Arriving at around 11pm , the club was relatively empty. The tough task of setting the tone for the night was left to Jason Wynters, Don’t Be Afraid’s latest signee, followed by rRoxymore. Both played great sets, particular highlights included rRoxymore’s brief cameo of Errorsmith – Cuica Digitales. The middle segment of the evening kicked off with MGUN and Semtek. The label head and label regular played a brilliant back-to-back, playing through breakbeat, ghetto house and techno with ease. Around this time, the club started to fill out more, and the energy of the crowd slowly increase, with much of this being due to preemption of a great night and the DJs delivering on this promise. This was a set of many wanted IDs, however the quality on offer and enjoyment being had, led to the phone remaining in the pocket for the set’s entirety.
Without doubt, the best sets of the evening came from Karen Gwyer and Batu. Karen Gwyer, playing live via her Elektron hardware played a range of hypnotic, hard hitting tracks, the highlight of which being the lead single, The Workers Are On Strike from her upcoming album on Don’t Be Afraid. The rapturous applause at the end her set said it all. Batu, playing at peak time showed why he is one of the most respected DJs breaking through. His style of broken, forward thinking techno fit perfectly with the night. Seamless mixing and spot on selections such as Peverelist – Sun Dance capped off a brilliant few hours.
Finally, DJ Bone closed out the final hour or so, setting the tone from the off with his opening track, Terrorize – It’s Just A Feeling. His set was filled with the kind early morning bangers the crowd needed to keep going.

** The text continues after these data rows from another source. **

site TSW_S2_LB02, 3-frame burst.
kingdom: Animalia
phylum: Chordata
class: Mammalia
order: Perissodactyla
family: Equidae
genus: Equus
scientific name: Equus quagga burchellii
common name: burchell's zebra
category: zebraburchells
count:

The one room venue was ideal for a label showcase, helping keep the crowd on the same wavelength and creating a greater community feeling. The skill of all DJs was clear from the amount of vinyl on show. This was a night of dark, hard hitting techno, with the odd curveball and little, to no 4/4 in sight. The only downside was the length of sets, which was arguably made up for by the high standard and cohesion throughout the lineup.